The Learjet 25 is similar to the Model 24 but is 1.27 m (4 ft 2 in) longer, allowing for three additional passengers. In 1970 the Learjet 25B was produced along with the Learjet 25C in the same year.
The cabin interior can be converted to several different configurations to allow for cargo and medevacs. Due to the ease of converting the cabin the Learjet 25 has found a niche as a medevac aircraft. This is achieved by removing the starboard seating to allow for a stretcher, mounting oxygen bottles and Intravenous drip equipment. The two flight crew are then supplemented by either a doctor or flight nurse or both. The Model 25C also has an optional two bed sleeping compartment.

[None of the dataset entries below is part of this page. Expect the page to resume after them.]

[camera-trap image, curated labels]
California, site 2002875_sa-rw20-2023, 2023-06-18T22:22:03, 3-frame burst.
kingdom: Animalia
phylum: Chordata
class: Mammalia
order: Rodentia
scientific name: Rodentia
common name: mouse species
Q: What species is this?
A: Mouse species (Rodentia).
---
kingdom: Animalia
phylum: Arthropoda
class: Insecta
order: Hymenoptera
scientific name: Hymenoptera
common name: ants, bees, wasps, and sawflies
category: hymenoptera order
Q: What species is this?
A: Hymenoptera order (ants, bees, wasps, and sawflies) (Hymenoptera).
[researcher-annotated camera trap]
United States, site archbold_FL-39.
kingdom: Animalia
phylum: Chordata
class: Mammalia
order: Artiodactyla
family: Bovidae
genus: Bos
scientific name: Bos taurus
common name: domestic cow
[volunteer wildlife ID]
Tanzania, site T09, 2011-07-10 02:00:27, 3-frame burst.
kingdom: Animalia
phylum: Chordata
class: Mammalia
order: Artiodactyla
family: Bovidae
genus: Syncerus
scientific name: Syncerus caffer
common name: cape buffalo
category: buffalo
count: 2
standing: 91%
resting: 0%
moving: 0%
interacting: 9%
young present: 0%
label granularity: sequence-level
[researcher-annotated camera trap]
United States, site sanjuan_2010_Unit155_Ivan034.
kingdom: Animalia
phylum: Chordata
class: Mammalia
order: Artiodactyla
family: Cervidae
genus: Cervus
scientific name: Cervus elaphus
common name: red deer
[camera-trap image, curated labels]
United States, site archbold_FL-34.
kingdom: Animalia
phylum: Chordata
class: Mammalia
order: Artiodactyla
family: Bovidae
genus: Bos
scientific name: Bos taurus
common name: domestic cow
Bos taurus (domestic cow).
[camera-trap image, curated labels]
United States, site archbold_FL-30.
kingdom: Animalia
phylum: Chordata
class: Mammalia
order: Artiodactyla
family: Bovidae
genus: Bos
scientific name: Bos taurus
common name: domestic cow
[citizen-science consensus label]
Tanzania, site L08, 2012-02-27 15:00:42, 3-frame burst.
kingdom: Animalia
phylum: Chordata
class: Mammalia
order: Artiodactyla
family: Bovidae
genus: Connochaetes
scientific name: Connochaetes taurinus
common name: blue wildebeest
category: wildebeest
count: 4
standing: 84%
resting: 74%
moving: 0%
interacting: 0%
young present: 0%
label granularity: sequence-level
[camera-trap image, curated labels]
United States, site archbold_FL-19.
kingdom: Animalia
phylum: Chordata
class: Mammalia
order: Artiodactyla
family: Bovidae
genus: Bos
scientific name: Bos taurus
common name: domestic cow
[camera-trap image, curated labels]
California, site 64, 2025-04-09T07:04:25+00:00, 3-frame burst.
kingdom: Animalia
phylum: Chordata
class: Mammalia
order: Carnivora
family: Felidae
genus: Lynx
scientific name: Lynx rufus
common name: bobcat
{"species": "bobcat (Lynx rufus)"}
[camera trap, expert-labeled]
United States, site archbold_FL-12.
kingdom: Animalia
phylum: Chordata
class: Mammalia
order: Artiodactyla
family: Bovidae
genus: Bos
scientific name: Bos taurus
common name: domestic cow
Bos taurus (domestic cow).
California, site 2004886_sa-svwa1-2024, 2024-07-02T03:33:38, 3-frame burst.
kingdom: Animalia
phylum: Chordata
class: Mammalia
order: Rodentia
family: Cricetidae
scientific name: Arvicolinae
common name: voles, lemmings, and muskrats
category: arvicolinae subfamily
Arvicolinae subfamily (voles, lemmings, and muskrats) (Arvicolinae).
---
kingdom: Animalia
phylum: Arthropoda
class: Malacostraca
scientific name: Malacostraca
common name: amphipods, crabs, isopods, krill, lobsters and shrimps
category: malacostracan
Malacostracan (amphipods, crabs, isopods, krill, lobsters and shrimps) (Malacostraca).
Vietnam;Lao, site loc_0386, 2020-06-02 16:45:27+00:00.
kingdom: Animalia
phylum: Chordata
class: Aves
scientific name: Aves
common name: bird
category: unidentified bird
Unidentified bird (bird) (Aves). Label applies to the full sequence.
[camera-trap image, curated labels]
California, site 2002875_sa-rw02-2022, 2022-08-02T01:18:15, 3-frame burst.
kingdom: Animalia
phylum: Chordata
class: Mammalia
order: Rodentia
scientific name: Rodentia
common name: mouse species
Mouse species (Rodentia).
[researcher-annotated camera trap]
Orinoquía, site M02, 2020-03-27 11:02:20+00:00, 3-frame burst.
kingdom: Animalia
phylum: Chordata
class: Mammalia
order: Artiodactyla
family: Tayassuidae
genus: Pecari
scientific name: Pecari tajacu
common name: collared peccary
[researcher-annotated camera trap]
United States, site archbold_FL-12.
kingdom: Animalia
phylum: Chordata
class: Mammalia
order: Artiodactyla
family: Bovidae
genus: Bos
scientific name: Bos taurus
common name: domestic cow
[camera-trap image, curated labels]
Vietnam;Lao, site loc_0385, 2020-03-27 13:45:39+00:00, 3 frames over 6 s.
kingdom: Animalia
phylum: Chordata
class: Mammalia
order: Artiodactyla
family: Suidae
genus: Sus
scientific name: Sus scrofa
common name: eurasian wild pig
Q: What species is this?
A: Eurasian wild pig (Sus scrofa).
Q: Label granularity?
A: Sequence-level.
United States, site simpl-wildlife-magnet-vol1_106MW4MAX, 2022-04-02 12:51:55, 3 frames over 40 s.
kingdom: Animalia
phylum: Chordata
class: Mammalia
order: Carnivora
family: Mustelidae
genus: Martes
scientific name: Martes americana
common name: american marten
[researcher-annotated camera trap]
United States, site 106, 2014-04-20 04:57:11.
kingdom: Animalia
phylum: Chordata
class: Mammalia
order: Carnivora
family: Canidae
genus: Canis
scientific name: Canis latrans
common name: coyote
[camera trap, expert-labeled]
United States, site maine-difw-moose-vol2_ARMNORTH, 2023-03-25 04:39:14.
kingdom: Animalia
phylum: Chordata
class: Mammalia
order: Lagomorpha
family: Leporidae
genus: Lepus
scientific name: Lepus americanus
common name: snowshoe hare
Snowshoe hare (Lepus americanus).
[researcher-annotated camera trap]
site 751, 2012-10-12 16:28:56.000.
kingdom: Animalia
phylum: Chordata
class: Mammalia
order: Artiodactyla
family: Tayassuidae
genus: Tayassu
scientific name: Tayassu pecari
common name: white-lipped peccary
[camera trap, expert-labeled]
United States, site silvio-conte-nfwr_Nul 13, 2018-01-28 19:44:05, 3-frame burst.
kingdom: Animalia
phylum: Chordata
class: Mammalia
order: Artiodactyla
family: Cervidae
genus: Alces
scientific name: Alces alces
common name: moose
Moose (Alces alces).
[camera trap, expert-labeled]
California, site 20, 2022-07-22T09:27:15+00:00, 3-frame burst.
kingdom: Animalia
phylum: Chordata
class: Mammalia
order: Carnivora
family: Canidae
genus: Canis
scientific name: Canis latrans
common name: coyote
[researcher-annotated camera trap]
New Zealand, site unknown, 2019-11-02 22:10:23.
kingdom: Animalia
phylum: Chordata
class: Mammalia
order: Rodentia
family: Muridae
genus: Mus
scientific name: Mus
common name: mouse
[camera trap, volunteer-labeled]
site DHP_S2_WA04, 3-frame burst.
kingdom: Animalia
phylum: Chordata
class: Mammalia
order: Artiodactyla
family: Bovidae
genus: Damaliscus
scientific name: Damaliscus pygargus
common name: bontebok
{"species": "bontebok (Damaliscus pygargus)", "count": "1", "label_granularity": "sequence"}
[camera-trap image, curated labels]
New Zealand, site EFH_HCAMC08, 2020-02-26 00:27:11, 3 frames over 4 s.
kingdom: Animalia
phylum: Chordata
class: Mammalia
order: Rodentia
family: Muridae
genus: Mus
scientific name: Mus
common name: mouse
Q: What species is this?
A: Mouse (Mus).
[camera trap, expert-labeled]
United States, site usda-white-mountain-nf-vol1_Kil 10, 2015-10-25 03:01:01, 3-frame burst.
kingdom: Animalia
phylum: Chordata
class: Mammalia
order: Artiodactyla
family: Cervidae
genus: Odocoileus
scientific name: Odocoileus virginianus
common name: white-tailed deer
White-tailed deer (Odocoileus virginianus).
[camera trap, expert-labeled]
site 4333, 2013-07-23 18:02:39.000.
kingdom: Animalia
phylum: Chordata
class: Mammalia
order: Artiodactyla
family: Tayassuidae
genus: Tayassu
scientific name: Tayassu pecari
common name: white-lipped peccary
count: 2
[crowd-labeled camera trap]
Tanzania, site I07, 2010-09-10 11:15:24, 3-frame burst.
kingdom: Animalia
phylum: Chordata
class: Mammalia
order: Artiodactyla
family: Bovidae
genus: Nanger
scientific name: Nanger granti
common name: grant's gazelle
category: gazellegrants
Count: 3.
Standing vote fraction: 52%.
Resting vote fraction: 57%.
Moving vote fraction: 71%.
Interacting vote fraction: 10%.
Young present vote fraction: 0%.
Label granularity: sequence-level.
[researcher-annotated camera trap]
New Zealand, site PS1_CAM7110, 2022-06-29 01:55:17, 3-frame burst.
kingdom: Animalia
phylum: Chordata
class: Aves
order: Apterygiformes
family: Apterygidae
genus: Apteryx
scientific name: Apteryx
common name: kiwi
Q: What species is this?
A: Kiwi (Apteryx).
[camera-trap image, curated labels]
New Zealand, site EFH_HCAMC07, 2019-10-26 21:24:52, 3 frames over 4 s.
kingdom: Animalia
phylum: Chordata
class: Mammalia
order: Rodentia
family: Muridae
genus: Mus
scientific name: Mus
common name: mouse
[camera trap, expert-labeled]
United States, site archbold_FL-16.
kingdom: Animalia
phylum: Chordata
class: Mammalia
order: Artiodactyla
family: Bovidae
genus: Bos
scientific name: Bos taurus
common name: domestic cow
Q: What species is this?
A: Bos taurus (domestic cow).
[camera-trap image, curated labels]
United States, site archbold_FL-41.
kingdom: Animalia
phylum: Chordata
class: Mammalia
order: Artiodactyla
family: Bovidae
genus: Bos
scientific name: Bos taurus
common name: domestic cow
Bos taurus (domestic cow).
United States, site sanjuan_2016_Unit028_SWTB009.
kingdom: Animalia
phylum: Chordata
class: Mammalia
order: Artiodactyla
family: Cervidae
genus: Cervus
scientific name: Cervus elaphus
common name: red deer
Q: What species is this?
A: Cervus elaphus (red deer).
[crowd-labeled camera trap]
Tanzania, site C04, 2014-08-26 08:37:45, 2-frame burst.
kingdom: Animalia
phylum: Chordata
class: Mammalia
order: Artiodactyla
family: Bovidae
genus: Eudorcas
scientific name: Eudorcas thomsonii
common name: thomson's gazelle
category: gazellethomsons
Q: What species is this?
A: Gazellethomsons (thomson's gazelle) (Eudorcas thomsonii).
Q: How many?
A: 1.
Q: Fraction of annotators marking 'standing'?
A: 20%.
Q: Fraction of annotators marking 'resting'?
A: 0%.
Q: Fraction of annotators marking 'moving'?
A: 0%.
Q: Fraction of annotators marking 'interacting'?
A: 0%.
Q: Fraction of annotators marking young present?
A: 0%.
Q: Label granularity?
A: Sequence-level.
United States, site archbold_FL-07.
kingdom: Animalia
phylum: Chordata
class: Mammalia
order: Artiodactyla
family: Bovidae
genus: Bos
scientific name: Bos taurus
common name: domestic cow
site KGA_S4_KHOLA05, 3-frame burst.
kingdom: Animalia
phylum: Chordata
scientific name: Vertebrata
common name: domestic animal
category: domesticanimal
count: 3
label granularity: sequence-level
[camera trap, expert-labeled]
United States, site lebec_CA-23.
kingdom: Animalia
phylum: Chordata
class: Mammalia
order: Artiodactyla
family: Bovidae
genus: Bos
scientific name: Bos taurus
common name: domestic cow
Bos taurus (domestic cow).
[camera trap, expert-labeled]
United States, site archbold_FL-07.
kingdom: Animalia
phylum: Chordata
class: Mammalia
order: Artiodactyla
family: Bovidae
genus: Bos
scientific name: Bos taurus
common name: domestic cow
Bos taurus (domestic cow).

Despite being used at lower altitudes and equipped with small landing gear, the Learjet can land on gravel runways if it is fitted with a special "gravel kit". It is possible for gravel from an improperly packed gravel runway to be sucked into the engines causing "Foreign object damage", thus the need for the kit.
In 1974 the Peruvian Air Force purchased two 25Bs with a belly pod that contained an aerial survey camera.
Unofficial designation of a Model 25 which was equipped with Garret AiResearch TFE731-2 turbofan engines for a developmental flight test program. The aircraft, N26GL, first flew with the engines on May 19, 1971. The success of the flights led to the development of the Model 35.